▶ EXERCISE GOAL
Copy out the lines of the records below, and only those lines, from the one with "Pepe Jeans kurtka męska Pinner PM400908NA8" through the one with "Jungle Jaguar Kayla Swimsuit", exactly as they appear.

(Beginning of SUPPLIED DATA)

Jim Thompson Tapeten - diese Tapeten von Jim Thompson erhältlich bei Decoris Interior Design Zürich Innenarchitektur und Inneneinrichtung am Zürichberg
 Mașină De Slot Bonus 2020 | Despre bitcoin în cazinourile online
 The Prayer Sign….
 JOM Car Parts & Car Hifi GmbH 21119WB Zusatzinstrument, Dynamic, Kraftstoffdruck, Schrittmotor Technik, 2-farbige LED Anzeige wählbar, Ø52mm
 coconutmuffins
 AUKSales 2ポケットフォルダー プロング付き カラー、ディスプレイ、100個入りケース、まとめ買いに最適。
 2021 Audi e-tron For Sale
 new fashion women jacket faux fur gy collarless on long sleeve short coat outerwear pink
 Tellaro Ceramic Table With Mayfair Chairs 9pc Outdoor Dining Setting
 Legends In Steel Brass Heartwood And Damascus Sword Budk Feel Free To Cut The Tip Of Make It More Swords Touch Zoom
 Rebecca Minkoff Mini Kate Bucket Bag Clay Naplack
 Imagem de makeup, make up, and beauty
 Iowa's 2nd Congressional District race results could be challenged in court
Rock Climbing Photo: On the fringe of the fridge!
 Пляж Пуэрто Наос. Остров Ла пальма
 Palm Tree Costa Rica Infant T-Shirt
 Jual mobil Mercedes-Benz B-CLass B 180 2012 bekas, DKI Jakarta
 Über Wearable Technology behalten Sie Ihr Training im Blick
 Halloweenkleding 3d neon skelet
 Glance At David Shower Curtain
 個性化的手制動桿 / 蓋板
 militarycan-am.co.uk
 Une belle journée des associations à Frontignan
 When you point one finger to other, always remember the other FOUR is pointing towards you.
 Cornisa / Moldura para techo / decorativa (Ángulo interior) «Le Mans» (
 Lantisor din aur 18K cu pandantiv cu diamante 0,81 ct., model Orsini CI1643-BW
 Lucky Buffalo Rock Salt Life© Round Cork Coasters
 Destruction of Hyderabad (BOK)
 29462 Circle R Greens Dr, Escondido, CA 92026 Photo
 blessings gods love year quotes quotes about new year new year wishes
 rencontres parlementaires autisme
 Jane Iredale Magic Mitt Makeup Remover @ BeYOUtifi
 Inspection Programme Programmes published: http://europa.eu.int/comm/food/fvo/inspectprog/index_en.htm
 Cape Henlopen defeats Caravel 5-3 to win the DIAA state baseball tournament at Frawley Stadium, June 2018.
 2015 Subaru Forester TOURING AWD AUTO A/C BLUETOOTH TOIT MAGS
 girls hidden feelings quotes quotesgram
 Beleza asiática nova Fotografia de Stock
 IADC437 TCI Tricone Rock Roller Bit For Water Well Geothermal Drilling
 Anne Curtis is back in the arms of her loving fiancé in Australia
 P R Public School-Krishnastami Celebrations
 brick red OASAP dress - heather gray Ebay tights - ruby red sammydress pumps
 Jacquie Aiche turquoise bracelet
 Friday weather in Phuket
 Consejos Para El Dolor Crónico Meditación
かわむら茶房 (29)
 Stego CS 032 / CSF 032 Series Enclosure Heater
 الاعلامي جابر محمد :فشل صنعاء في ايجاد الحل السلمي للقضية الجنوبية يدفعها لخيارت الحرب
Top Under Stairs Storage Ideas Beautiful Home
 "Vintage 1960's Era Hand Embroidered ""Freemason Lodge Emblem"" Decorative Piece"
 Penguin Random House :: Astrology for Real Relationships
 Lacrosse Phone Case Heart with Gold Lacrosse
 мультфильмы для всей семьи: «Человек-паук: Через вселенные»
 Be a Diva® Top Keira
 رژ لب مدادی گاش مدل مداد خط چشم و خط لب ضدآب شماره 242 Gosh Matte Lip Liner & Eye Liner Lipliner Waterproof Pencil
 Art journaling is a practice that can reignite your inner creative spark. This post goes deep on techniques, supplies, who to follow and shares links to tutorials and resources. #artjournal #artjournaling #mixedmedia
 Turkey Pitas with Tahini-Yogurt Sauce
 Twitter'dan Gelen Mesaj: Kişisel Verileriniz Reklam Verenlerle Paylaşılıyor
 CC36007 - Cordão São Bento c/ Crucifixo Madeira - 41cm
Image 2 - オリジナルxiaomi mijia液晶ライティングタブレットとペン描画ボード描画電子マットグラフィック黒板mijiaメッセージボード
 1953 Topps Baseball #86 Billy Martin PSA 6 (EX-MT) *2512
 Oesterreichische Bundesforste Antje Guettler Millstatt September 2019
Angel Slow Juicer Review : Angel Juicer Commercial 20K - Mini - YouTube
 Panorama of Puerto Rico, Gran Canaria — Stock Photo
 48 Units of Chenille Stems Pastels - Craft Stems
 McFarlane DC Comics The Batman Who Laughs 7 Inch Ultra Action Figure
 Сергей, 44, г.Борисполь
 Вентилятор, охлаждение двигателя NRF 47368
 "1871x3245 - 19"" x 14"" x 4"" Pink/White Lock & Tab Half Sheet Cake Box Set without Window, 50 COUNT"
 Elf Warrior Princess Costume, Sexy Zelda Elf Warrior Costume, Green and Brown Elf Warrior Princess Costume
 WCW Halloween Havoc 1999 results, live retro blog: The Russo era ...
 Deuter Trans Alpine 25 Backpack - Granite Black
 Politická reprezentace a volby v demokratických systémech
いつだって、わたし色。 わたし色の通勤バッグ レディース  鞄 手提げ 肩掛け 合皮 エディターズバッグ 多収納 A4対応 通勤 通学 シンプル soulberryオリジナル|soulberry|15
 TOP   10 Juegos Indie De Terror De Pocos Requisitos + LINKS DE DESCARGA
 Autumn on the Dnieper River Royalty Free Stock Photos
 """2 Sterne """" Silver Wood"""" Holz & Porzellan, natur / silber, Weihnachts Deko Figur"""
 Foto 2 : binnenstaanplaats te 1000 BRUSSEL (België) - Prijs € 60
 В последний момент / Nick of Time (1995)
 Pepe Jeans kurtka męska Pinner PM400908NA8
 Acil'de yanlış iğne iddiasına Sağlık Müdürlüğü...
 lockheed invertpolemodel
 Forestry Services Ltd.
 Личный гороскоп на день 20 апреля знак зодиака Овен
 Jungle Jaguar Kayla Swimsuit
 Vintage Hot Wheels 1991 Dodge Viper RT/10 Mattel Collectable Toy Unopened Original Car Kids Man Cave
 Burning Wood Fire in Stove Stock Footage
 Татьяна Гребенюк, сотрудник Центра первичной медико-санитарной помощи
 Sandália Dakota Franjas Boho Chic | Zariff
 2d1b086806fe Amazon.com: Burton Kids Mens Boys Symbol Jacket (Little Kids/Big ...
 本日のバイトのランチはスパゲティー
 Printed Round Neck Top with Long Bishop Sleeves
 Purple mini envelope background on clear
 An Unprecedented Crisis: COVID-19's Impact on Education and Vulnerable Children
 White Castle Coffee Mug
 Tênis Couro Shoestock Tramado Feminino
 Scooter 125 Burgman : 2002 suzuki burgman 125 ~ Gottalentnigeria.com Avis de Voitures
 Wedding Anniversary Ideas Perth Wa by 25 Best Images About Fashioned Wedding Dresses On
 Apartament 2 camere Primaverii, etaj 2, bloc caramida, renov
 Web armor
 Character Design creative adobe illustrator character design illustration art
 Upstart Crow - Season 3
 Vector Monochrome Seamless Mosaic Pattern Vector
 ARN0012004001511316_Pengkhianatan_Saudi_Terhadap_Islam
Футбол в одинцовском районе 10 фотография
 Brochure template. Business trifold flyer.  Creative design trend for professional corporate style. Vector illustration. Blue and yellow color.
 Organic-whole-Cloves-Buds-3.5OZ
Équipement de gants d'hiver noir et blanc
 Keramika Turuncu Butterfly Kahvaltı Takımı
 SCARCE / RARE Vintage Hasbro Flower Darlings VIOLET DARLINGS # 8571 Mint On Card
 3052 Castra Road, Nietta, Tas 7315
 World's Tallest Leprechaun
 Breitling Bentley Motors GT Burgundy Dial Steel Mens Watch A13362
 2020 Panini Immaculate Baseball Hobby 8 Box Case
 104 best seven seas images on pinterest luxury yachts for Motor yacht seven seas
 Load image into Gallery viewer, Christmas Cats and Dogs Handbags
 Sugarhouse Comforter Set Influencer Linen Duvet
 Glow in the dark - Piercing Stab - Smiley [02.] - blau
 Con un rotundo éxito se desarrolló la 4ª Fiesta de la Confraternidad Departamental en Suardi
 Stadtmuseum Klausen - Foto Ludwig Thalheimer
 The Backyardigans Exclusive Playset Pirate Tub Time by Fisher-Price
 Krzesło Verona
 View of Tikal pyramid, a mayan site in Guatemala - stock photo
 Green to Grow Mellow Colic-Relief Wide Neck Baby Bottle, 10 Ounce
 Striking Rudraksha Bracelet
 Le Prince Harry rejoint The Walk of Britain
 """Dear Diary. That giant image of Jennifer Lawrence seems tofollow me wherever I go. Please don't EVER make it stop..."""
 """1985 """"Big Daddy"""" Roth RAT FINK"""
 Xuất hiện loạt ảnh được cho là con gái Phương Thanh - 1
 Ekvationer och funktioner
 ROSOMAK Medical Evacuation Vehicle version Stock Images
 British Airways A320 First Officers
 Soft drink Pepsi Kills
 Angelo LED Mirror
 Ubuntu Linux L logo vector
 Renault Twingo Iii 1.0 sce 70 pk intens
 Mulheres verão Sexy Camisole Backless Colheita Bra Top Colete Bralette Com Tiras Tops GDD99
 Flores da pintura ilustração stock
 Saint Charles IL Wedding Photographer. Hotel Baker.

(End of SUPPLIED DATA)

▶ COMPLETED TASK
 Pepe Jeans kurtka męska Pinner PM400908NA8
 Acil'de yanlış iğne iddiasına Sağlık Müdürlüğü...
 lockheed invertpolemodel
 Forestry Services Ltd.
 Личный гороскоп на день 20 апреля знак зодиака Овен
 Jungle Jaguar Kayla Swimsuit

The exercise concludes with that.